Indeed, the authors find that siRNAs conjugated to cholesterol or other lipophilic molecules associated with the similarly greasy HDL and LDL lipoprotein particles. These would ferry them around in circulation and bring them into the proximity of cells that carry on their surface receptors for either HDL and/or LDL. Strikingly, pre-assembling the siRNA with purified HDL and LDL particles quite significantly increased the potency of the siRNAs. Furthermore, mice lacking either of the receptors for the lipoproteins were much less prone to gene silencing by the same pre-formulated siRNA particles.

In a further interesting twist, it was shown that siRNAs were not taken up by the cells as part of internalising lipoproteins, but that the siRNAs would take advantage of their proximity to the cell membrane during the docking, release, and re-docking process of their lipoprotein carriers with their receptors. Amazingly, through a combination of gene knockdown experimentation and blockage by antibodies, at least one of the actual entry routes for the siRNA was inferred to be the human homologue of the SID-1 gene that had earlier been shown to mediate systemic RNAi in the worm C. elegans.

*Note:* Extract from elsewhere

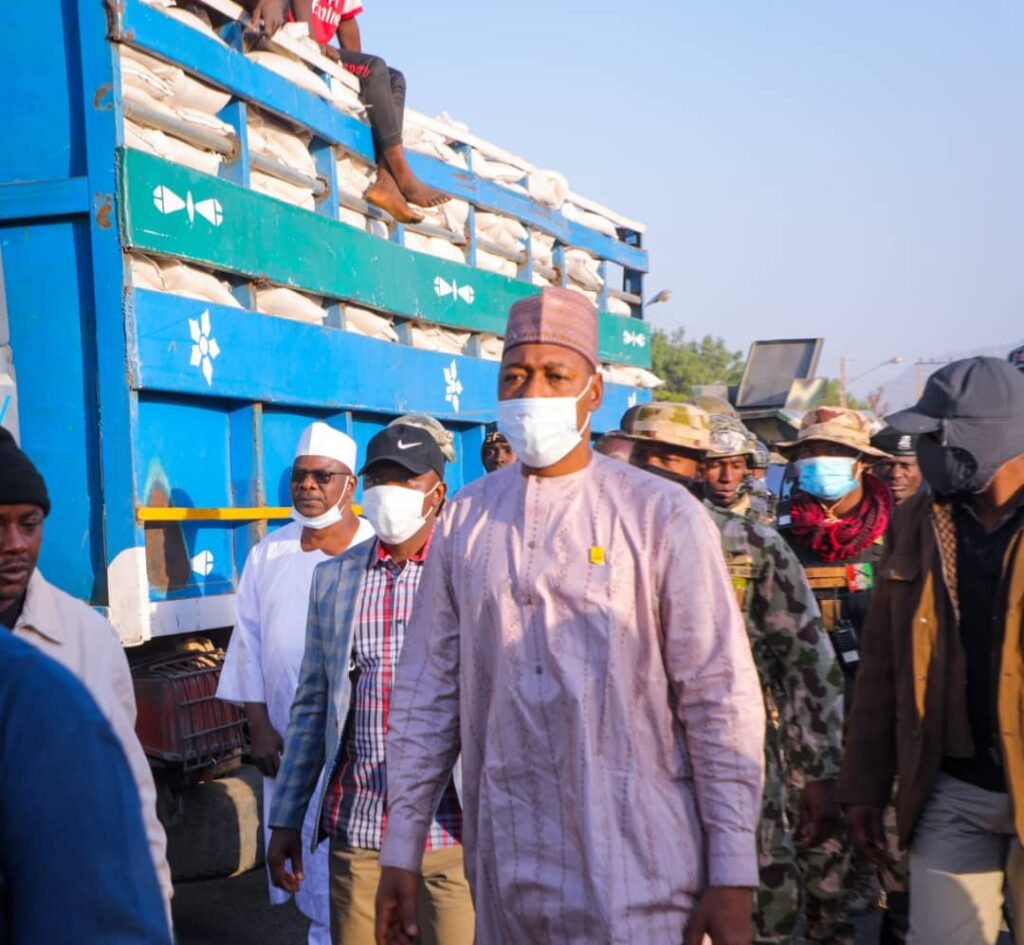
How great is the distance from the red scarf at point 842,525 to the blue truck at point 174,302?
1913 mm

Systemic RNAi describes the spread of an siRNA from one cell to another cell in the same or even different tissues. Systemic RNAi in worms and plants is associated with the amplification of RNAi, and both systemic RNAi as well as RNAi amplification were thought to have been lost during human evolution. It is therefore a surprise that SID-1 would still function in siRNA uptake, with demonstrated selectivity for siRNAs relative to other types of nucleic acids. This also raises the intriguing possibility that some sort of natural siRNA uptake should occur in humans.

Of more immediate importance, the present paper opens the door for the systematic screening of new lipophile-siRNA conjugates with improved association kinetics with lipoprotein particles, or even pre-formulation of such conjugates with lipoproteins or other natural or synthetic carriers of the blood. I look forward to what this line of investigation will yield next.